> [TASK LIST]:
a - Using the review of Together Together, decide whether each statement agrees with the text: (i) the film casts a trans actress as a cisgender, pregnant woman; (ii) Harrison's co-lead in the film is Jason Sudeikis; (iii) the review calls the film confrontational and absurd. Answer yes or no for each, and quote the deciding words of the review.
b - Proceed with the review of Together Together, picking up after its last sentence.

EXCERPT START

Together Together (2021)

The pre-packaged media narrative about what makes Together Together special is that it’s a mainstream comedy that cast a trans actress as a cisgender, pregnant woman.  That’s true enough, but what really makes the film incredible is that the actress in question is Patti Harrison, who’s just about the last comedian on the planet you’d expect in a mainstream role of any kind.  Harrison’s comedy is confrontational, absurd, and explosively funny.  Together Together is none of those things.  This is a very Sundancey comedy about two lonely people establishing an unlikely friendship in an intensely awkward scenario.  Harrison is cast opposite Ed Helms as her co-lead – a bland, safe, everyman comedian whose defining quality is that you always kinda wish he was Jason Sudeikis instead.  She’s asked to be earnest, muted, and vulnerably awkward, and she does so ably . . . but that’s not what you think of as Her Thing.  This is not at all the movie you’d expect from a comedian who says things like, “[I] feel very caged by [a lot of well-meaning social media liberals] who claim to be pro-my-autonomy. You’re pro-my-autonomy until it comes to my work, and then you can’t accept the fact that I love to joke about fucking dogs.” It’s extremely cool to see her land such a high-profile gig—complete with promotional interviews on NPR  (home base for well-meaning social media liberals) about the film’s cultural importance—but it’s also a little bit of a bummer that she couldn’t be more herself in that spotlight.

EXCERPT END
RAW DATA START

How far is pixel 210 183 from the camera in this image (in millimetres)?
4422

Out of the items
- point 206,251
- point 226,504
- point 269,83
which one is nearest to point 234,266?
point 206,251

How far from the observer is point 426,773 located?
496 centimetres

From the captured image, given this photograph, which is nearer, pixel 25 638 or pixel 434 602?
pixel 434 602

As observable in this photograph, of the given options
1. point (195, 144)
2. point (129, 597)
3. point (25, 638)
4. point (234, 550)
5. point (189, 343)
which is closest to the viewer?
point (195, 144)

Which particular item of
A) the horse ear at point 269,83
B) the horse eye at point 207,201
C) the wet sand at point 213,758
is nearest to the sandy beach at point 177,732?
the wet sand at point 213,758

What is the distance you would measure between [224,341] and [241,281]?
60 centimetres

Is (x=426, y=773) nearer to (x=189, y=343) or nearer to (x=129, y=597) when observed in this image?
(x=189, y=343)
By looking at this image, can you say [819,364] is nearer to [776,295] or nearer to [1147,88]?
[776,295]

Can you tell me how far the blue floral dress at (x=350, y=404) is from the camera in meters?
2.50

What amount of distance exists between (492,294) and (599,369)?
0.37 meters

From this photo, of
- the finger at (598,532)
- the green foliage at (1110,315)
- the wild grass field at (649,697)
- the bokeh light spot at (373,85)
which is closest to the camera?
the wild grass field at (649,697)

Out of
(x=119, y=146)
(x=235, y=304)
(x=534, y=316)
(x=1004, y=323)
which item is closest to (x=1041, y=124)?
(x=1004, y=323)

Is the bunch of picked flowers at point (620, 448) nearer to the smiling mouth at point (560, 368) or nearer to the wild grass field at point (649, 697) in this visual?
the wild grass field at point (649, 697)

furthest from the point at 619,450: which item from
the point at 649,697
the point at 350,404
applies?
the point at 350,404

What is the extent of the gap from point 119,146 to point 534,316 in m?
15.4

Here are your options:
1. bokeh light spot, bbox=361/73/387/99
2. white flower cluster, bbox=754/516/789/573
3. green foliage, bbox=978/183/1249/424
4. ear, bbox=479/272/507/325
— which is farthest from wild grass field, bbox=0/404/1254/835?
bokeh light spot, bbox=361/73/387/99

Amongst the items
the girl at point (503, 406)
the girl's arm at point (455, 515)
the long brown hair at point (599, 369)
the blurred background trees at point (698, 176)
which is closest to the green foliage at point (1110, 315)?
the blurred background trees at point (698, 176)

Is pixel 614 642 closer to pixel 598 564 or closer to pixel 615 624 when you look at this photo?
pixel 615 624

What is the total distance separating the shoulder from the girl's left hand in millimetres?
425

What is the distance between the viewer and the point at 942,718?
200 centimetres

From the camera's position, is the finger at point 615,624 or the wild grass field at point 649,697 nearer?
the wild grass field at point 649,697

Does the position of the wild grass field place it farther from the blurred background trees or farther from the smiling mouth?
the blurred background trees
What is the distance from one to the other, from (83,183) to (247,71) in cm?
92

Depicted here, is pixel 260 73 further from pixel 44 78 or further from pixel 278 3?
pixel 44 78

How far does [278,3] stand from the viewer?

RAW DATA END

> [ANSWERS TO THE PROBLEMS]:
a -
(i) Yes: "cast a trans actress as a cisgender, pregnant woman"
(ii) No: "Harrison is cast opposite Ed Helms as her co-lead"
(iii) No: "Together Together is none of those things."

b -
I don’t want to be too hard on Together Together.  It’s cute.  Twenty years ago, this soft-pedaled quirky comedy about an upper-middle age, upper-middle class tech bro (Helms) forming an unlikely bond with the twentysomething barista he’s paying to be his child’s surrogate mother (Harrison) almost certainly would’ve been a romcom, with the two leads falling for each other across generational and class divides.  Instead, they establish a low-key platonic friendship, which is much trickier to navigate but a lot less icky.  It’s mostly a film about boundaries.  Their employer-surrogate relationship is contractually defined by legal & therapeutic boundaries that are set in ink & stone, but once they start finding comfort & pleasure in each other’s company, those lines are hopelessly blurred.  They’re two deeply lonely people who very much need each other but don’t know how to express that need without violating the terms of their firmly established legal, financial dynamic.  The movie quickly establishes this uneasy rapport in an opening interview where the barista is hired for the surrogate mother job, then it gently tracks their friendship’s rocky development across the pregnancy’s three trimester-chapters.  It’s all very cute and charming and has no business being Rated R.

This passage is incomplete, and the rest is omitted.